• [Texto selecionado]

Escrito por: Kai (@_ckantz)
Revisado por: Pedro Micheletto Palhares (@DevilSSSlayer)


Immanuel Kant foi um filósofo prussiano nascido em Königsberg (atual Kaliningrado, Rússia) no dia 22 de abril de 1724, e é considerado por grande parte da comunidade filosófica e política como o principal filósofo da era moderna. Dentre suas muitas contribuições para a ciência do amor à sabedoria e às ciências políticas, Immanuel Kant traz a máxima do seu pensamento em relação aos deveres morais e éticos: O Imperativo Categórico.

Esta concepção filosófica do Criticismo Kantiano é retratada na seguinte passagem de seu livroFundamentação da Metafísica dos Costumes“: “Age como se a máxima da tua ação fosse para ser transformada, através da tua vontade, em uma lei universal da natureza”. Logo, o Imperativo Categórico seria o dever que todo indivíduo possui de agir conforme princípios que o mesmo consideraria frutífero caso fossem conduzidos por todos os seres humanos.

Hodiernamente, com foco principal na análise política, deparamo-nos com uma concepção de análise de conhecimentos que denominamos de Politicamente Correto. Este termo é utilizado para descrever linguagens ou atos que devem ser evadidos por serem enxergados como excludentes ou ofensivos. Em tese, este termo se refere à censura de ideias e ações que marginalizam ou insultam grupos desfavorecidos, sobretudo aqueles definidos por gênero, raça ou preferências sexuais.

No entanto, o que realmente acontece ao propagar-se o politicamente correto é limitar a condição racional do ser humano de expressar-se livremente, sendo esta liberdade a positiva, que preze pelo incentivo à participação política da sociedade, visando o bem coletivo e os direitos políticos de cada indivíduo.

Kant observava que o que difere os homens dos outros seres vivos é a razão, e com esta, o autor busca alterar o conceito de moralidade, considerando as leis morais apenas as leis universais, como definidas no Imperativo Categórico. As leis morais são caracterizadas por condutas esperadas, mas não necessariamente mandatórias, que comportam, portanto, o descumprimento das mesmas ou não. A filosofia moral, sendo assim, consiste no estudo da vontade do homem.

Como Kant, em seu pensamento inovador, adere tanto às características do empirismo inglês como ao racionalismo francês, o prussiano separa os conhecimentos humanos em dois: a priori (que vem antes da experiência, logo, racionalista) e a posteriori (aquilo que vem após a experiência, logo, empirista ). A moral, segundo o filósofo, é apriorística, e serve para investigarmos a gênese dos princípios práticos que residem na razão. A metafísica dos costumes seria então o estudo de leis que regulam o comportamento e a conduta sob uma visão particularmente racional, sem contaminação empírica.

• [Dados fornecidos]

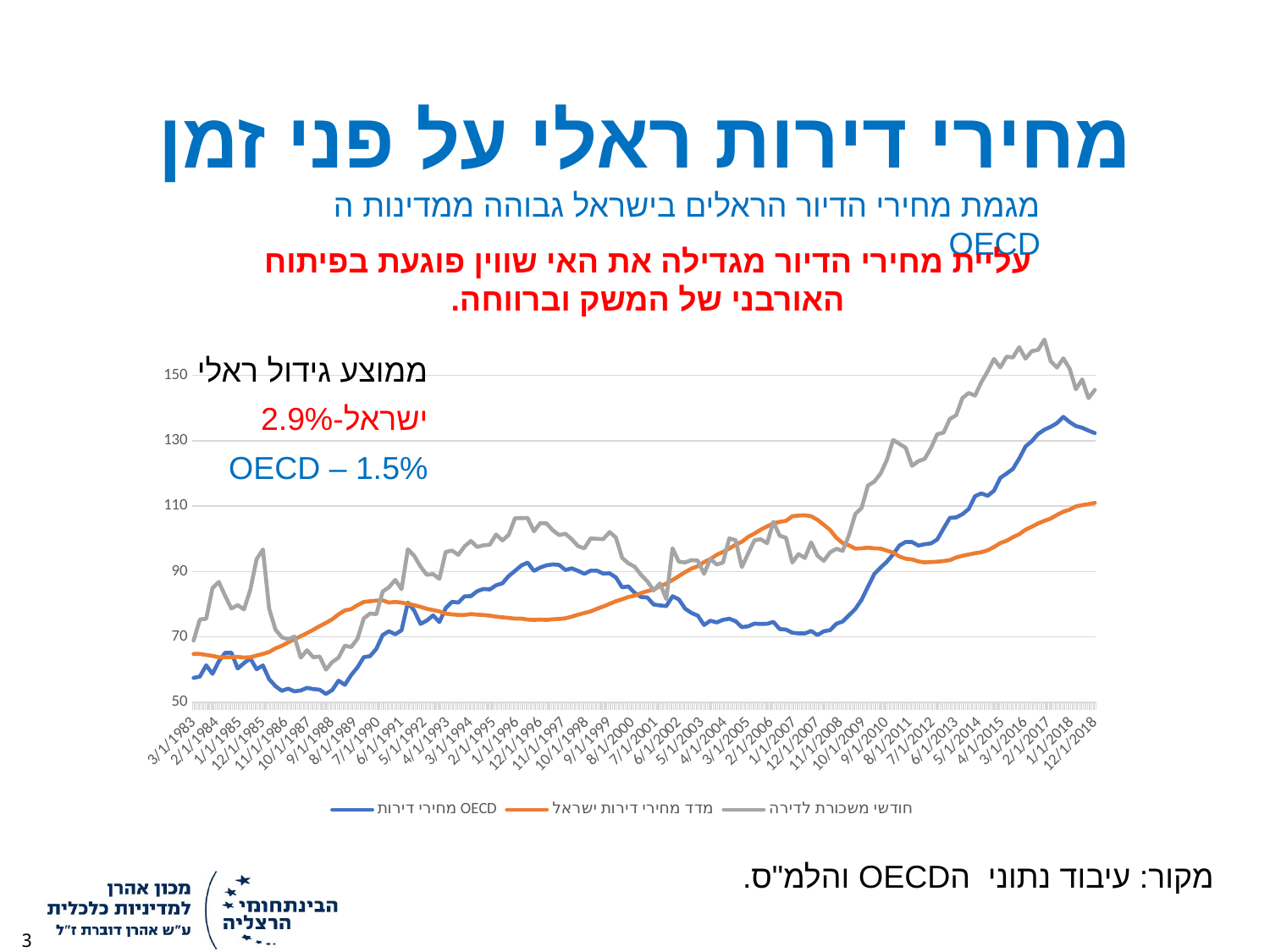
What kind of chart is shown on the slide? line chart Is the value of the blue OECD series around 1987 greater or less than 70? less Is the highest value of the blue OECD series (around 2017) greater or less than 130? greater Does the orange Israel house price index rise or fall between 2009 and 2018? rise Is the peak value of the grey series (חודשי משכורת לדירה) greater or less than 150? greater How many series does the chart's legend list? 3 At the end of the series (12/1/2018), which is higher: the grey series or the blue OECD series? the grey series Does the blue OECD series rise or fall between 1996 and 2007? fall At the end of the series (12/1/2018), which is higher: the blue OECD series or the orange Israel series? the blue OECD series What average real growth rate does the slide annotation give for Israel? 2.9% Which series is drawn in orange according to the legend? מדד מחירי דירות ישראל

• [Verifique sua compreensão]
**1)** Diga se cada afirmação concorda com o texto sobre Kant, respondendo sim ou não e citando as palavras do texto que decidem a questão. (a) Kant nasceu em Königsberg em 22 de abril de 1724. (b) Para Kant, a moral é a posteriori. (c) As leis morais são descritas como condutas sempre mandatórias.
**2)** Prolongue o texto sobre Kant com um parágrafo que comece logo após a sua última frase.
As linhas não têm relação com o texto sobre Kant.

• [Respostas por tarefa]
**1)**
(a) Sim: "nascido em Königsberg (atual Kaliningrado, Rússia) no dia 22 de abril de 1724".
(b) Não: "A moral, segundo o filósofo, é apriorística".
(c) Não: "condutas esperadas, mas não necessariamente mandatórias".

**2)**
Então qual é a ligação entre a filosofia moral kantiana e a prática do politicamente correto pela sociedade? Claramente, de divergência. As leis éticas orientam a ação humana, sendo o começo do argumento baseado na boa vontade, que pode ser considerada como boa em si mesma, absoluta e incondicional, sendo esta o mais alto bem. Em uma sociedade onde temos de poupar-nos de falar o que é verdadeiramente correto para não ofender ou abrir os olhos de alguém para a veracidade, a moral não se aplica. As pessoas devem encarar o mundo com seriedade e não devem privar-se de falar aquilo que é correto e justo, por mais ofensivo que isto possa ser.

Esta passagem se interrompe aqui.